I will carry my digital camera around until school starts again...sometimes the sun just hits the mountain just the right spot .... and ... I dont have a camera :doh:


----------



## toth boer goats (Jul 20, 2008)

Your welcome Katrina..... :wink: 

Beautiful dog .....love that head shot you added...  

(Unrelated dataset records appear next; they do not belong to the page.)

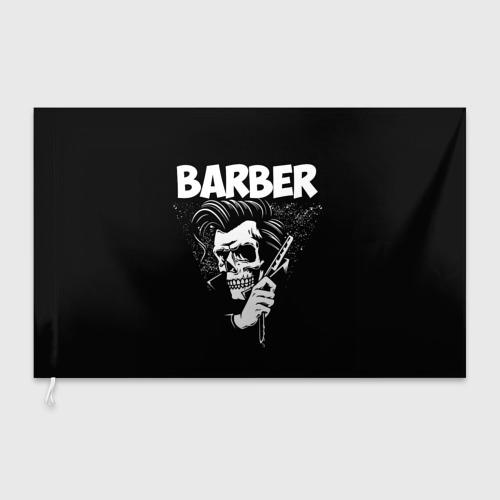 Флаг 3D  Фото 03, БАРБЕР 2-х сторонняя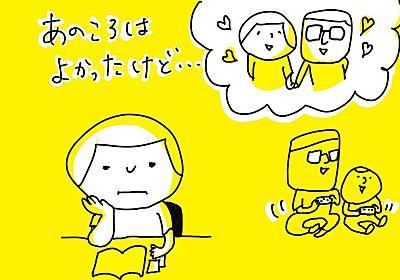 「生理的に無理…」夫の全てがイヤになったときの処方箋~川崎貴子の「チーム家族」痛快コラム | リクナビNEXTジャーナル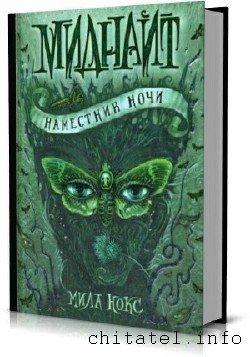 Terra Incognita. Фэнтези-книги - Сборник (6 книг)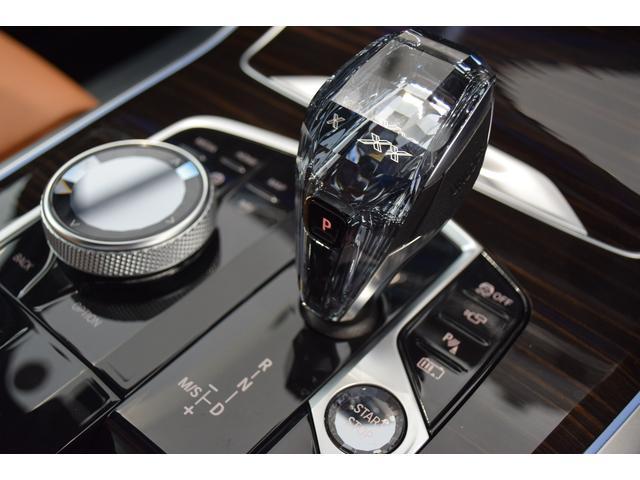xDrive 45e Mスポーツ コニャックレザーシート 4席シートヒーター ジェスチャーコントロール ハーマンカードンサラウンドシステム 21インチアルミホイール クリスタルシフト 全周囲カメラ LEDヘッドライト Mブレーキ(23枚目)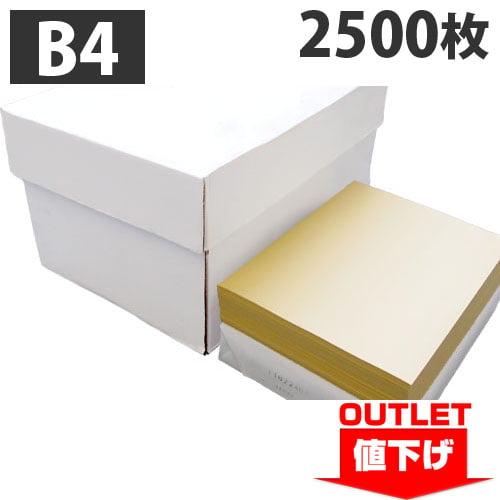 【ワケあり品】【アウトレット】カラーコピー用紙 B4 イエロー 2500枚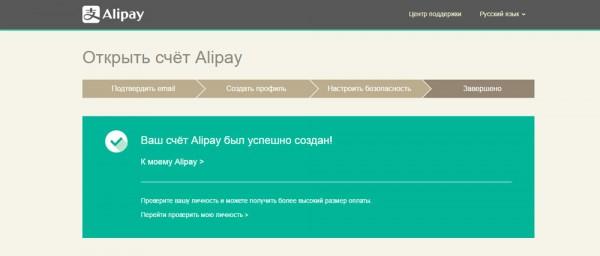 Сообщение об успешной регистрации в Alipay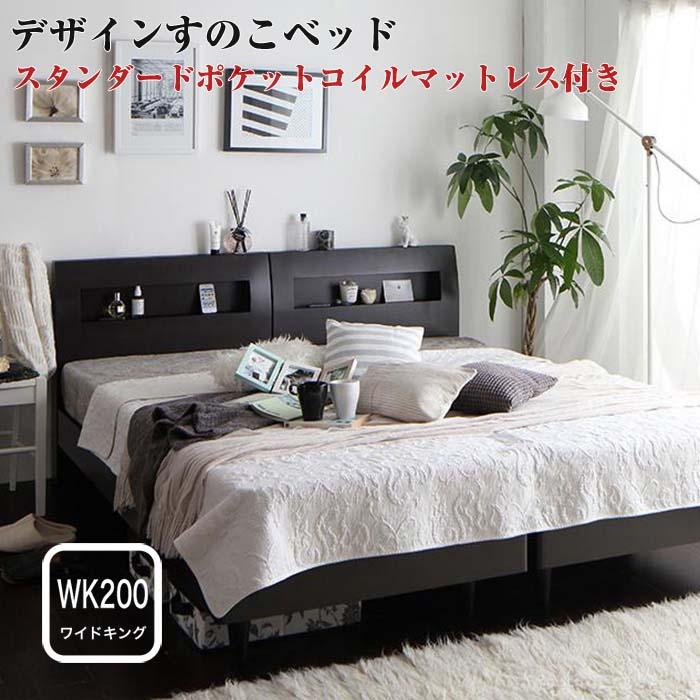 棚・コンセント付きデザインすのこベッド Windermere ウィンダミア スタンダードポケットコイルマットレス付き ワイドK200 すのこベット 新生活 (シングル×2) 棚付き 宮棚付き ヘッドボード 寝室 カップル 広い 大きい スノコベッド 連結ベッド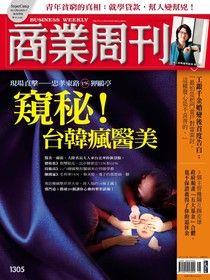 商業周刊 第1305期 2012/11/21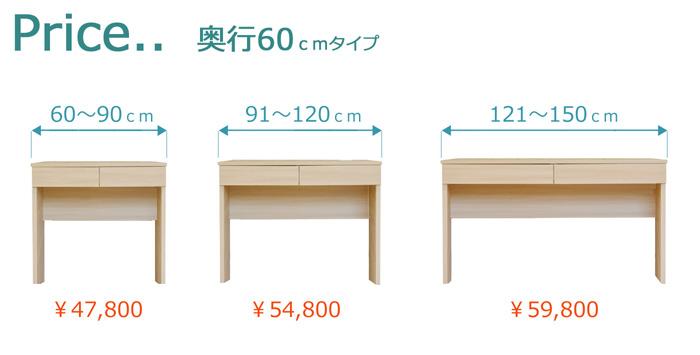 IDEA(イデア)デスク(幅80~150cm×奥行60cm×高さ75cm)画像2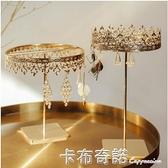 錦瑟陳列 輕奢風皇冠項鏈裝耳環耳釘架子掛架首飾飾品收納展示架 卡布奇诺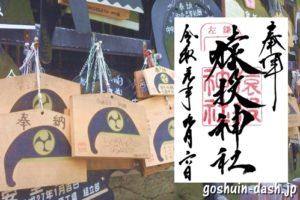 猿投神社(愛知県豊田市)の御朱印と左鎌絵馬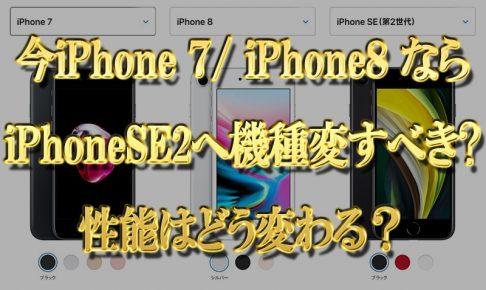 今iPhone7やiPhone8ならiPhoneSE2に機種変更するべき?料金と性能はどう変わる?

Isn't that always the way....missing that million dollar shot...LOL :greengrin:


----------



## AlaskaBoers (May 7, 2008)

thanks Birch aka Birchy..is our LGD, but is equally loving to humans as she is protective of the goats...guess that'd be my fault. lol

but we love her.  shs a pyrenees x maremma and perfect for our climate


----------



## Jenna (Jan 7, 2009)

beautiful pictures! I love birchy!!


----------



## toth boer goats (Jul 20, 2008)

very nice... :wink: :greengrin:


----------



## RowdyKidz (Apr 2, 2009)

Very nice! Love the deer and fawn.


----------



## AlaskaBoers (May 7, 2008)

thanks,..

the deer had two, but I only saw the one, she might have hidden the second, but they were both little bucks


----------